We call attention to this only for the evidential weight that was there attached to the physician’s statement; .it was not regarded simply as an “erroneous opinion,” as counsel claim in respect of the statement now under consideration. The form of release in the Lumley Case differs from the present one in this, that the injuries settled for in that case were specified in the release, while here the injuries covered by the present form of release were not; and the settled rule there followed in substance is that general language following injuries mentioned in a release will in its scope and effect be restricted to those particular injuries. Lumley Case, 76 Fed. at page 71, 22 C. C. A. 60; Texas & Pacific Ry. Co. v. Dashiell, 198 U. S. 521, 527, 528, 25 Sup. Ct. 737, 49 L. Ed. 1150; Union Pacific Ry. Co. v. Artist, 60 Fed. 365, 367, 9 C. C. A. 14, 23 L. R. A. 581 (C. C. A. 8). This rule, however, cannot impair the evidential character and weight that should be accorded to the statement made by the physician and repeated by the claim agent in the instant case. The settlement here occurred shortly after the accident happened, and on a relief train which seems to have been sent for the purpose of continuing the trips of those who were on the derailed train to their destinations as far at least as Memphis; the claim agent was on this relief train and engaged in securing settlements with passengers in addition to the plaintiff; and when it is recalled that the agent appears to have known what the physician had said to plain*905tiff, it would seem that the agent and the physician alike were under strong obligations either to make truthful statements to plaintiff, or none at all, concerning his complaint oí injury in his loins and groin. The evidence lends to show that these statements were relied on by plaintiff in entering into the settlement. It results that so far as the relevancy and weight of the evidence are concerned, the case was rightly submitted to the jury, unless the form of the present release required the action to be docketed on the equity side of the court below and there heard and disposed of upon appropriate issues before recovery could he allowed if at all for the damages.

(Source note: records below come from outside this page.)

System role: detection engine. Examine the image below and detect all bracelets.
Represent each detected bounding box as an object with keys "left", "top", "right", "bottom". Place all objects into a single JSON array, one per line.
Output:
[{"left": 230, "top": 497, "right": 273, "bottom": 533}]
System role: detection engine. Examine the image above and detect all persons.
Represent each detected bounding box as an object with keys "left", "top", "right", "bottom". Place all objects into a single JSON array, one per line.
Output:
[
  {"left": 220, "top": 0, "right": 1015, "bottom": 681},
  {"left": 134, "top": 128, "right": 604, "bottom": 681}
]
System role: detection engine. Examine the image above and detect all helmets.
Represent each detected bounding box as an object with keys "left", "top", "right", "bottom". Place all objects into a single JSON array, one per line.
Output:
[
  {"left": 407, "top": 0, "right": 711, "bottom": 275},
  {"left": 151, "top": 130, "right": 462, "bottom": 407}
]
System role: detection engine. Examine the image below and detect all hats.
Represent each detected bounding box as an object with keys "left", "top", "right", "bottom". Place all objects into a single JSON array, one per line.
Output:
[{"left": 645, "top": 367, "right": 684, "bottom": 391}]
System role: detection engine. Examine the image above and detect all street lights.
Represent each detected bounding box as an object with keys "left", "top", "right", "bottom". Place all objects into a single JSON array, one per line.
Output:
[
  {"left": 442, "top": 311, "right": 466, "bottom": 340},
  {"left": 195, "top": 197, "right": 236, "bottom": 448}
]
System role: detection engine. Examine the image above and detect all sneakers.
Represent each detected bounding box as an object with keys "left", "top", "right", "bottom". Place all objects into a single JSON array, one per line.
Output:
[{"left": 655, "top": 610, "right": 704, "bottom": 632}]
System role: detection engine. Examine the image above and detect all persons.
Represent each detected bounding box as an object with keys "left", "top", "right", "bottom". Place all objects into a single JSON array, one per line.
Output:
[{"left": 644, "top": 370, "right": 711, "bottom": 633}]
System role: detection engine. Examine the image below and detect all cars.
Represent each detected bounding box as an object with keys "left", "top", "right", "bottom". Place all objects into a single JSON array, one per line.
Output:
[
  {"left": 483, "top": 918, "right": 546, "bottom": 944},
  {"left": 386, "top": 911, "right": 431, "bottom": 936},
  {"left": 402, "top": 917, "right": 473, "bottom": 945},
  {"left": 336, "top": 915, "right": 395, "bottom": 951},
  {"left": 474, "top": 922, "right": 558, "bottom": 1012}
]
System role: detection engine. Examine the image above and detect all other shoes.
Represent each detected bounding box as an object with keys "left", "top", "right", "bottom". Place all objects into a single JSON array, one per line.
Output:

[4, 5] It is a long-settled rule that fraud which enters into the execution of an instrument may he proved at law as well as in equity. Hartshorn v. Day, 19. How. 211, 223, 15 L. Ed. 605; George v. Tate, 102 U. S. 564, 570, 26 L. Ed. 232. The rule prevailing in this court (Wagner v. International Ins. Co., 90 Fed. 395, 404, 33 C. C. A. 121), is that iti a suit at law it is proper for the plaintiff “to meet a plea of release by a replication that the release was obtained by fraud, whether the fraud is in the execution, or in misrepresentation as to material facts inducing execution.” This rule was laid down by Judge Taft, and it does not differ in principle from that stated and supported by Judge Lurtou when considering a sealed instrument in the Lumley Case, supra, and who said (76 Fed. 73, 22 C. C. A. 67):

“If the release had in fact been procured by fraud, he (the plaintiff) could have shown this at law, if the fact that the release was under seal Lhad been] out of the way.”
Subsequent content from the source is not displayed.